Dataset rows >>
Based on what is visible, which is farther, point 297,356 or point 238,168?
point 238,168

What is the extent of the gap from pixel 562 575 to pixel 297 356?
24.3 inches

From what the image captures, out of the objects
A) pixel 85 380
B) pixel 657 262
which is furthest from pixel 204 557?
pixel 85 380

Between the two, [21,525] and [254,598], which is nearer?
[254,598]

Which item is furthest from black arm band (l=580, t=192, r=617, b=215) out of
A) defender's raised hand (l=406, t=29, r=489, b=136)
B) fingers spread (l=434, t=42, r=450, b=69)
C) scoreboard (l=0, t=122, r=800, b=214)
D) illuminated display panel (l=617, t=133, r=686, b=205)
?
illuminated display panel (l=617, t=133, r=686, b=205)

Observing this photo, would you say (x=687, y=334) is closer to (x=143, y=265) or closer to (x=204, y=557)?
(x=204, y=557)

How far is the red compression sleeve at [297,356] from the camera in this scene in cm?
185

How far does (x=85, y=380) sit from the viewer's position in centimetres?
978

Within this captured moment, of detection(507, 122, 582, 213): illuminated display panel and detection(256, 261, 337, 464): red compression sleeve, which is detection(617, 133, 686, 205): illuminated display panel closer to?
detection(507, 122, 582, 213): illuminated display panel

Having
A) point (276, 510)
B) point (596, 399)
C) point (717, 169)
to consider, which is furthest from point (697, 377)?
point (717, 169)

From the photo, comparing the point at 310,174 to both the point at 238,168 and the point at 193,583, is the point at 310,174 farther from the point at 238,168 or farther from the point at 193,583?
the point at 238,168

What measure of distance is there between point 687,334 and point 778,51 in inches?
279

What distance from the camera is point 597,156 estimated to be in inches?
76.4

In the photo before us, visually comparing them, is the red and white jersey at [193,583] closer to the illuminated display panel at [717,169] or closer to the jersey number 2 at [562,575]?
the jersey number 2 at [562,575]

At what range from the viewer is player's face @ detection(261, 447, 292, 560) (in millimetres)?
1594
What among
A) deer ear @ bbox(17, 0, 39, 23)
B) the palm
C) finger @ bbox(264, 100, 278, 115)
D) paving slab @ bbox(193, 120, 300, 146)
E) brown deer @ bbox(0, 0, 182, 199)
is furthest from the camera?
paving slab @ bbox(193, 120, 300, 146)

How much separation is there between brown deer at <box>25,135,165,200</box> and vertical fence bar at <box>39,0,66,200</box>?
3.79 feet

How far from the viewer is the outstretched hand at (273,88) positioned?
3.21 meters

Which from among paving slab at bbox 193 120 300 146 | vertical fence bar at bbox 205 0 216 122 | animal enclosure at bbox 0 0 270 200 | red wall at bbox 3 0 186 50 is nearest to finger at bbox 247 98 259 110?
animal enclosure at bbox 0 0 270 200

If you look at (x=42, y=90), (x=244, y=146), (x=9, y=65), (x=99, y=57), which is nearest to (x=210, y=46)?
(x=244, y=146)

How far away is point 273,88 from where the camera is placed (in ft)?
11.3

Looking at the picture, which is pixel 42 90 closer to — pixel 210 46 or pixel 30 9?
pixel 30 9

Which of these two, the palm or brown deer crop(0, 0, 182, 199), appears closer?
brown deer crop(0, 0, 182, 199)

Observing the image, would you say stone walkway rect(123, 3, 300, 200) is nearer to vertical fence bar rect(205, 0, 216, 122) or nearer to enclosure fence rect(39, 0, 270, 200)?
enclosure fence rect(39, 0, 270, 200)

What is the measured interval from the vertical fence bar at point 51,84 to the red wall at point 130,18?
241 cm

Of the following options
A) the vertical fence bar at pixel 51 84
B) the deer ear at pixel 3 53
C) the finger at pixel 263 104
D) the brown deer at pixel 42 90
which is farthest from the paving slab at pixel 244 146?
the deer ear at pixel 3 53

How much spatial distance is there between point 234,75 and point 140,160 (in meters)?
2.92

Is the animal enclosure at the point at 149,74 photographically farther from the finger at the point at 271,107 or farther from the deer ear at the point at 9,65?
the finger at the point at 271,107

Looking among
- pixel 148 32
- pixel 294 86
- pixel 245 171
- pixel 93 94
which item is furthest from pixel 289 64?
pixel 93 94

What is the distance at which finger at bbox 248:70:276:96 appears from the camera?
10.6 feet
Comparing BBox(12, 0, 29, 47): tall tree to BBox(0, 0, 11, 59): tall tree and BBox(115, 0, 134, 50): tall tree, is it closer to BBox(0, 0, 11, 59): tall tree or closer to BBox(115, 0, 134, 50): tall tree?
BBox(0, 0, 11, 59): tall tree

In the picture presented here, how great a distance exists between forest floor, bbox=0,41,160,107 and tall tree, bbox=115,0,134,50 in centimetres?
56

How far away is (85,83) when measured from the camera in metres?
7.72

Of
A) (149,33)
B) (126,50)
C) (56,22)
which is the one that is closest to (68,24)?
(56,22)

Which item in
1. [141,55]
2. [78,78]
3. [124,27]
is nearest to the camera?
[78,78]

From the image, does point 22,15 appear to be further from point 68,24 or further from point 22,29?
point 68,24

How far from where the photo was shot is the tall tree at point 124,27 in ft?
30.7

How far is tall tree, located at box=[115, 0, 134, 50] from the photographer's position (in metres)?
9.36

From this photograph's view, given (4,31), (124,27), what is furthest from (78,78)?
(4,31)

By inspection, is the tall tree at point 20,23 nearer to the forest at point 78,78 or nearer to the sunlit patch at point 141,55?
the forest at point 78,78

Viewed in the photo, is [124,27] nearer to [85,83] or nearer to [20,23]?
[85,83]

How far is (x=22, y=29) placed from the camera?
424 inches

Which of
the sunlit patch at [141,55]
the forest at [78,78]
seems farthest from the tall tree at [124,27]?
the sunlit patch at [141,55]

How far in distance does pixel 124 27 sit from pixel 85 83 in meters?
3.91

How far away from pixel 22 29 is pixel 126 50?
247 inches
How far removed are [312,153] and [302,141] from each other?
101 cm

The request >> Copy out the material above line for line, changing nothing.

Result of the task >>
Based on what is visible, which is farther, point 297,356 or point 238,168?
point 238,168

What is the extent of the gap from pixel 562 575 to pixel 297 356?
24.3 inches

From what the image captures, out of the objects
A) pixel 85 380
B) pixel 657 262
which is furthest from pixel 204 557?
pixel 85 380

Between the two, [21,525] and [254,598], which is nearer?
[254,598]

Which item is furthest from black arm band (l=580, t=192, r=617, b=215) out of
A) defender's raised hand (l=406, t=29, r=489, b=136)
B) fingers spread (l=434, t=42, r=450, b=69)
C) scoreboard (l=0, t=122, r=800, b=214)
D) illuminated display panel (l=617, t=133, r=686, b=205)
?
illuminated display panel (l=617, t=133, r=686, b=205)

Observing this photo, would you say (x=687, y=334) is closer to (x=143, y=265) or closer to (x=204, y=557)?
(x=204, y=557)

How far is the red compression sleeve at [297,356] from the camera in this scene in cm?
185

How far does (x=85, y=380) sit from the viewer's position in centimetres?
978

Within this captured moment, of detection(507, 122, 582, 213): illuminated display panel and detection(256, 261, 337, 464): red compression sleeve, which is detection(617, 133, 686, 205): illuminated display panel closer to?
detection(507, 122, 582, 213): illuminated display panel

Having
A) point (276, 510)
B) point (596, 399)
C) point (717, 169)
to consider, which is furthest from point (697, 377)?
point (717, 169)

From the photo, comparing the point at 310,174 to both the point at 238,168 and the point at 193,583, is the point at 310,174 farther from the point at 238,168 or farther from the point at 193,583?
the point at 238,168

What measure of distance is there between point 687,334 and point 778,51 in inches?
279

What distance from the camera is point 597,156 estimated to be in inches?
76.4

In the photo before us, visually comparing them, is the red and white jersey at [193,583] closer to the illuminated display panel at [717,169] or closer to the jersey number 2 at [562,575]?
the jersey number 2 at [562,575]

At what range from the viewer is player's face @ detection(261, 447, 292, 560) (in millimetres)?
1594
What among
A) deer ear @ bbox(17, 0, 39, 23)
B) the palm
C) finger @ bbox(264, 100, 278, 115)
D) paving slab @ bbox(193, 120, 300, 146)
E) brown deer @ bbox(0, 0, 182, 199)
is furthest from the camera?
paving slab @ bbox(193, 120, 300, 146)

How much separation is there between brown deer at <box>25,135,165,200</box> and vertical fence bar at <box>39,0,66,200</box>?
3.79 feet

How far from the viewer is the outstretched hand at (273,88) positioned?
3.21 meters

Which from among paving slab at bbox 193 120 300 146 | vertical fence bar at bbox 205 0 216 122 | animal enclosure at bbox 0 0 270 200 | red wall at bbox 3 0 186 50 is nearest to finger at bbox 247 98 259 110?
animal enclosure at bbox 0 0 270 200

If you look at (x=42, y=90), (x=244, y=146), (x=9, y=65), (x=99, y=57), which is nearest to (x=210, y=46)?
(x=244, y=146)

How far away is point 273,88 from where the camera is placed (in ft)?
11.3

Looking at the picture, which is pixel 42 90 closer to — pixel 210 46 or pixel 30 9?
pixel 30 9

Which of these two, the palm or brown deer crop(0, 0, 182, 199), appears closer?
brown deer crop(0, 0, 182, 199)

Observing the image, would you say stone walkway rect(123, 3, 300, 200) is nearer to vertical fence bar rect(205, 0, 216, 122) or nearer to enclosure fence rect(39, 0, 270, 200)?
enclosure fence rect(39, 0, 270, 200)

What is the measured interval from the vertical fence bar at point 51,84 to the red wall at point 130,18?
241 cm

Of the following options
A) the vertical fence bar at pixel 51 84
B) the deer ear at pixel 3 53
C) the finger at pixel 263 104
D) the brown deer at pixel 42 90
which is farthest from the paving slab at pixel 244 146?
the deer ear at pixel 3 53

How much spatial distance is there between point 234,75 and point 140,160 (in meters)?
2.92

Is the animal enclosure at the point at 149,74 photographically farther from the finger at the point at 271,107 or farther from the deer ear at the point at 9,65?
the finger at the point at 271,107

Looking among
- pixel 148 32
- pixel 294 86
- pixel 245 171
- pixel 93 94
which item is furthest from pixel 289 64?
pixel 93 94

What is the distance at which finger at bbox 248:70:276:96 appears from the camera?
10.6 feet
Comparing BBox(12, 0, 29, 47): tall tree to BBox(0, 0, 11, 59): tall tree and BBox(115, 0, 134, 50): tall tree, is it closer to BBox(0, 0, 11, 59): tall tree or closer to BBox(115, 0, 134, 50): tall tree?
BBox(0, 0, 11, 59): tall tree

In the picture presented here, how great a distance exists between forest floor, bbox=0,41,160,107 and tall tree, bbox=115,0,134,50 in centimetres?
56

How far away is (85,83) when measured from the camera in metres?
7.72

Of
A) (149,33)
B) (126,50)
C) (56,22)
which is the one that is closest to (68,24)?
(56,22)

Which item in
1. [141,55]
2. [78,78]
3. [124,27]
is nearest to the camera?
[78,78]

From the image, does point 22,15 appear to be further from point 68,24 or further from point 22,29?
point 68,24

How far from where the photo was shot is the tall tree at point 124,27 in ft?
30.7

How far is tall tree, located at box=[115, 0, 134, 50] from the photographer's position (in metres)?
9.36

From this photograph's view, given (4,31), (124,27), what is furthest from (78,78)?
(4,31)

By inspection, is the tall tree at point 20,23 nearer to the forest at point 78,78 or nearer to the sunlit patch at point 141,55?
the forest at point 78,78

Viewed in the photo, is [124,27] nearer to [85,83] or nearer to [20,23]?
[85,83]

How far is (x=22, y=29) placed from the camera?
424 inches

Which of
the sunlit patch at [141,55]
the forest at [78,78]
seems farthest from the tall tree at [124,27]?
the sunlit patch at [141,55]

How far in distance does pixel 124 27 sit from pixel 85 83 in meters?
3.91

How far away from pixel 22 29 is pixel 126 50?
247 inches
How far removed are [312,153] and [302,141] from each other?
101 cm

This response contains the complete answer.